An average of 96% of the top 100 paid mobile apps have been hacked, a study has revealed.
The study looked at 230 top apps from third-party sites outside of the Apple App Store and Google Pay marketplaces, including the top 100 paid apps on Android and iOS.
Among the paid apps, the study found 92% of the iOS apps had been hacked, compared with 100% on the Google Android platform.
However, only 40% of the popular free iOS apps had been hacked, rising to 80% for free apps on the Android platform.
The study found that business, financial services and productivity apps were among those most affected, with hacking activities ranging from disabling security to unlocking and modifying app features.
Hackers also resorted to code and IP theft, and distributing illegal malware-infested versions of apps.
Developers need to harden their code against reverse engineering and make their apps tamper-proof and self-defending, Arxan said.

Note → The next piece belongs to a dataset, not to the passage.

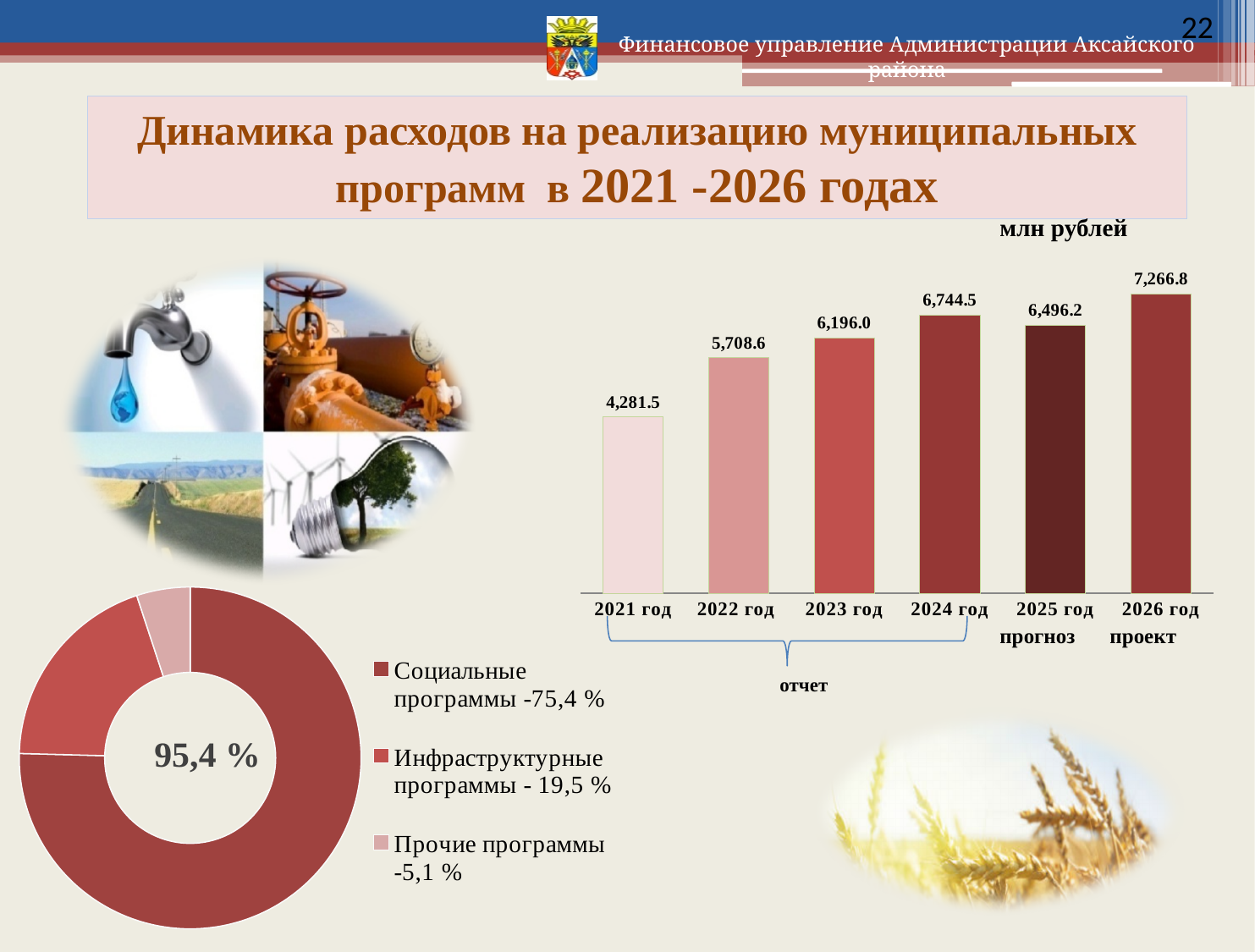
What unit is stated for the bar chart values? млн рублей On the bar chart, which is larger: the value for 2024 год or the value for 2025 год? 2024 год On the bar chart, what is the value for 2021 год? 4,281.5 On the bar chart, what is the difference between the values for 2024 год and 2025 год? 248.3 On the bar chart, what is the value for 2025 год (прогноз)? 6,496.2 On the donut chart, which category has the smallest share? Прочие программы On the donut chart, what share do Инфраструктурные программы have? 19,5 % On the bar chart, which year has the lowest value? 2021 год On the bar chart, does the value rise or fall from 2024 год to 2025 год? fall On the bar chart, what is the difference between the values for 2026 год and 2021 год? 2,985.3 On the bar chart, which year has the highest value? 2026 год How many years (bars) are shown on the bar chart? 6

"A thriving app economy is under threat from hackers, and most enterprises, security teams and app developers are not prepared," said Jukka Alanen, vice-president at Arxan and the lead author of the new study.
"The integrity of mobile apps can be easily compromised through new tampering/reverse engineering attack vectors," he said.
The integrity of mobile apps can be easily compromised through new tampering/reverse engineering attack vectors
Jukka Alanen, vice-president, Arxan
According to Alanen, the traditional approaches to application security, such as secure software development practices and vulnerability scanning, cannot address the new hacking patterns identified by the study.
"The findings call for new approaches for mobile app owners to build protections directly inside their apps to withstand these new attacks," he said.
The report recommends that app owners:
- Make mobile app protection a strategic priority, reflecting its new criticality to address hacking attacks and the growing value at stake;
- Be especially diligent about protecting mobile apps that deal with transactions, payments, sensitive data, or have high-value IP (e.g. financial services, commerce, digital media, gaming, healthcare, government, corporate apps);
- Do not assume that web app security strategies are adequate to address the new requirements for mobile app protection;
- Focus app security initiatives on protecting the integrity of mobile apps against tampering/reverse-engineering attacks, in addition to traditional approaches to avoiding vulnerabilities;
- Build protection directly into the app – harden the code against reverse-engineering, and make the app tamper-proof and self-defending – to counter how hackers attack an app.